• Exercise aim:
If a line in the listing contains "Zealand", copy it out whole.

• Task material:
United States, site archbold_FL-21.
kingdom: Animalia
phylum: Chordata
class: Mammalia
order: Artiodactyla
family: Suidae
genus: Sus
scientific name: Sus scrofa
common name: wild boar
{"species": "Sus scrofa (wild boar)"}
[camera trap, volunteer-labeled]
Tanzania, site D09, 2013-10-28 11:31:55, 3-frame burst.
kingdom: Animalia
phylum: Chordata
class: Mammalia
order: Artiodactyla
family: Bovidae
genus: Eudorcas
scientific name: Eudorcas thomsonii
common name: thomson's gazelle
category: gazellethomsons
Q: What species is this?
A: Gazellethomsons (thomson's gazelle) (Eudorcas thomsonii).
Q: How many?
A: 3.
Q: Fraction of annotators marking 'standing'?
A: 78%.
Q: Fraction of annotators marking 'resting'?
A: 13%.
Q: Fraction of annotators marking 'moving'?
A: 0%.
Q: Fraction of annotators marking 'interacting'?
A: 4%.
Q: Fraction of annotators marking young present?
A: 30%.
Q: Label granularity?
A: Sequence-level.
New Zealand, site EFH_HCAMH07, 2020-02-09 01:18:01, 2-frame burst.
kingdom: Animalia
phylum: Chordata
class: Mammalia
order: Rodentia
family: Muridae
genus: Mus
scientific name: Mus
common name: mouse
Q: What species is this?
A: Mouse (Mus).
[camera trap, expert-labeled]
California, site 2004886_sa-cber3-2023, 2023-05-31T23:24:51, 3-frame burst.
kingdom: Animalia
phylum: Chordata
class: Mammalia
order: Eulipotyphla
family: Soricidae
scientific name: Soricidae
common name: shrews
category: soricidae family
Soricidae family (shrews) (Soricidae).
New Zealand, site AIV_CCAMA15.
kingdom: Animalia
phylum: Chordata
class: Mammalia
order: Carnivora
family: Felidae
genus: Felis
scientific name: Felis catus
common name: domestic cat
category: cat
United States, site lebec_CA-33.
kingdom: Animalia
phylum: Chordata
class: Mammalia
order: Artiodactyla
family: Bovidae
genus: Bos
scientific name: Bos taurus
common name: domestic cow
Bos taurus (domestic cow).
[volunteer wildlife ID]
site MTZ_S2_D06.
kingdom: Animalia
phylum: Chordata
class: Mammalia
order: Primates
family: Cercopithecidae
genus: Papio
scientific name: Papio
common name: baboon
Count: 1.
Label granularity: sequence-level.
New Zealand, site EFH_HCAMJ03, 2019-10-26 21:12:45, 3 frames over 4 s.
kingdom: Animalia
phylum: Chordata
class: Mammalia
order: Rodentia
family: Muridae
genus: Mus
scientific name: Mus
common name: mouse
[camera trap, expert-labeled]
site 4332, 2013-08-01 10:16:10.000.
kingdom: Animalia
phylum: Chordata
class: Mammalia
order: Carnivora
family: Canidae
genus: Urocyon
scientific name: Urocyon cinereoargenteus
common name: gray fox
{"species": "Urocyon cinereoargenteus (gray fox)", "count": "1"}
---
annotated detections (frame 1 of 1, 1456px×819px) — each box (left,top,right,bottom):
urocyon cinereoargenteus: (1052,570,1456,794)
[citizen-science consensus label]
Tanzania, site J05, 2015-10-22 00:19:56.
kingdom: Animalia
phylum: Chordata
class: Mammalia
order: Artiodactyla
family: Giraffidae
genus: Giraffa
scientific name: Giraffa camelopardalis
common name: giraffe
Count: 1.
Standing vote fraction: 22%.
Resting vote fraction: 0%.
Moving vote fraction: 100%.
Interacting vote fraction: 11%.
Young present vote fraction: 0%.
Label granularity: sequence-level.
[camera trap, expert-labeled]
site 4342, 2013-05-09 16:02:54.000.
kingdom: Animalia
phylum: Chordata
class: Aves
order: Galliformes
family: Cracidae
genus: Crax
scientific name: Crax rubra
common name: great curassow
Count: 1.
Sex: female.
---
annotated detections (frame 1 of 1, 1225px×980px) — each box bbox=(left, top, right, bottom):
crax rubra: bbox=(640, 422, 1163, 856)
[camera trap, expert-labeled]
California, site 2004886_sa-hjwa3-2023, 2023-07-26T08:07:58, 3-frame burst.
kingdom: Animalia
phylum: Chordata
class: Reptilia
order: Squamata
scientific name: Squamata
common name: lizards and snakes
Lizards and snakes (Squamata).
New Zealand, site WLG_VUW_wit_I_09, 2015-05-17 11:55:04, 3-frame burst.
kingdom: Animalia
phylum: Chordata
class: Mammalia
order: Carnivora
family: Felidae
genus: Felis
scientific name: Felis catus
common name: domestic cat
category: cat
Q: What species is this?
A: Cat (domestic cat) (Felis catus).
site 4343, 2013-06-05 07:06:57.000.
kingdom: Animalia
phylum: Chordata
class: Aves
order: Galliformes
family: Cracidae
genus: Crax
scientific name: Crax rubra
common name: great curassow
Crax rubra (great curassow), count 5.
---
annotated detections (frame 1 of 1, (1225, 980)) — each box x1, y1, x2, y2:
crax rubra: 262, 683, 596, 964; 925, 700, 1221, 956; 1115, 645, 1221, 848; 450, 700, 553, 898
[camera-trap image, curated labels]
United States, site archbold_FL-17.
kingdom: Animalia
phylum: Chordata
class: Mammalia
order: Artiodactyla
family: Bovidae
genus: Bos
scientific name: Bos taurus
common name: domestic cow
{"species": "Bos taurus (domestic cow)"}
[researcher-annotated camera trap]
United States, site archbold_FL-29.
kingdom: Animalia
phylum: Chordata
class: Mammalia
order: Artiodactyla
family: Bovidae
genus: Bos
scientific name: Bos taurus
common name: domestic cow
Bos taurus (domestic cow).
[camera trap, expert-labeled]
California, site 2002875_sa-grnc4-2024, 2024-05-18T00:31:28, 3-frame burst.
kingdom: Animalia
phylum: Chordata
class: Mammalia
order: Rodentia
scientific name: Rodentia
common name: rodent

• Solution to the problem:
New Zealand, site EFH_HCAMH07, 2020-02-09 01:18:01, 2-frame burst.
New Zealand, site AIV_CCAMA15.
New Zealand, site EFH_HCAMJ03, 2019-10-26 21:12:45, 3 frames over 4 s.
New Zealand, site WLG_VUW_wit_I_09, 2015-05-17 11:55:04, 3-frame burst.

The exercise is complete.